La lite familiare sarebbe iniziata intorno alle 18 e si è trasformata rapidamente in una colluttazione. Il padre stava colpendo la madre e i figli sono intervenuti. Secondo le prime notizie avute, il ragazzo sarebbe intervenuto mentre i genitori stavano litigando. La donna presentava escoriazioni compatibili con quanto accaduto. In casa era presente anche un altro figlio della coppia, 30enne anche lui intervenuto per difendere la madre.
🚑 I soccorsi
Il padre è stato soccorso dai sanitari del 118. A Vanzago sono giunte un’auto medica e alcune ambulanze, che poi sono state raggiunte anche da un elicottero del 118. I medici, che dopo averlo stabilizzato, lo hanno trasportato in elicottero all’ospedale di Legnano. Le condizioni dell’uomo sono gravi e la prognosi rimane riservata ma non è in pericolo di vita. I sanitari si sono occupati di tutti i presenti alla tragedia. La madre è stata accompagnata al pronto soccorso dell’ospedale di Rho, dove è stata medicata per alcune escoriazioni.
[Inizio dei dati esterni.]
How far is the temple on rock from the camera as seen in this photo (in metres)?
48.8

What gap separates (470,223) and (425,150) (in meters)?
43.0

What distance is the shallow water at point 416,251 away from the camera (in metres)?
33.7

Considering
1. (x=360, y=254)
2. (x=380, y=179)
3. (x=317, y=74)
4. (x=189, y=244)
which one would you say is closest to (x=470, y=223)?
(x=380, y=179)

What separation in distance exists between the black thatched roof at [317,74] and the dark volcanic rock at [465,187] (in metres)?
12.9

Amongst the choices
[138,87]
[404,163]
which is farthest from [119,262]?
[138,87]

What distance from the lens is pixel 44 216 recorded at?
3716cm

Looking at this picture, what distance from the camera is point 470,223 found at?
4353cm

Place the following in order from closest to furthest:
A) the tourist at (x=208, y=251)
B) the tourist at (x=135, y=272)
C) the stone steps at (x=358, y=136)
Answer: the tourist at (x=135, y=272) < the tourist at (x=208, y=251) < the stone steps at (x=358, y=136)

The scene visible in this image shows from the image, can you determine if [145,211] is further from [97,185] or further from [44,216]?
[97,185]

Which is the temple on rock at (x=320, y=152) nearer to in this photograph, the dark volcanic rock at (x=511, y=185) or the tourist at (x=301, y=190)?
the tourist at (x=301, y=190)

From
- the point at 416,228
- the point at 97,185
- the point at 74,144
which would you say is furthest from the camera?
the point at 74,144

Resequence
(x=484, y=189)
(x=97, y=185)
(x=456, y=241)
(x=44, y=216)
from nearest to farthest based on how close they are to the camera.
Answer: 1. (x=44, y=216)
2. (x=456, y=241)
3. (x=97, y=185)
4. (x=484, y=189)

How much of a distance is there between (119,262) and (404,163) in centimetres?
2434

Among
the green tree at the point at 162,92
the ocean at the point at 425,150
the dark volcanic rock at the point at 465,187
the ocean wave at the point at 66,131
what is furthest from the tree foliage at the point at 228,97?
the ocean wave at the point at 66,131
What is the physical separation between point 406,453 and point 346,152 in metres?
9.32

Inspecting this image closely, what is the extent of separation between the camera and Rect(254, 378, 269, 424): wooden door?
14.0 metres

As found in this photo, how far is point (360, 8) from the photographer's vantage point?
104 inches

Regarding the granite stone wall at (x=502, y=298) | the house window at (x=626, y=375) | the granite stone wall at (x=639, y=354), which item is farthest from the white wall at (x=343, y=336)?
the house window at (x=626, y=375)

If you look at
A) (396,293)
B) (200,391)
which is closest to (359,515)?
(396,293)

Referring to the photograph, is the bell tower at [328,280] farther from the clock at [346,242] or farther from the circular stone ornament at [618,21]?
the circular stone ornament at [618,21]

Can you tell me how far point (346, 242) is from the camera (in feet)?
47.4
🚔 Aggiornamento delle indagini
Delle indagini sull’accoltellamento si occupano i carabinieri della compagnia di Legnano che sono giunti sul posto con alcune volanti. Dopo aver accertato i fatti hanno portato in caserma i due fratelli in caserma. Secondo le prime informazioni giunte non ci sono denunce pregresse per maltrattamenti in famiglia. Gli aggiornamenti confermano che il giovane ha agito per difendere la madre ed è quindi stato denunciato per lesioni, ma non è in stato di arresto e non ha restrizioni.
La versione dei due figli coincide con quanto appurato dai militari. Durante la lite il padre aveva colpito la moglie, il figlio 30enne era intervenuto, senza riuscire a fermare il padre. A quel punto il figlio più giovane aveva preso il coltello e ha colpito il padre due volte, una alla schiena, nella zona lombare, e una al torace. Poi hanno chiamato il 112.
Considerazioni
Una tale esplosione di violenza in uomo che non aveva mai compiuto atti violenti contro la sua famiglia fa pensare che vi siano le prime avvisaglie di una tipologia di demenza che colpisce proprio intorno ai 60 anni. Potrebbe essersi trattato di uno di questi casi, e le famiglie in questi casi sono speso lasciate sole a gestire situazioni che di fatto sono ingestibili.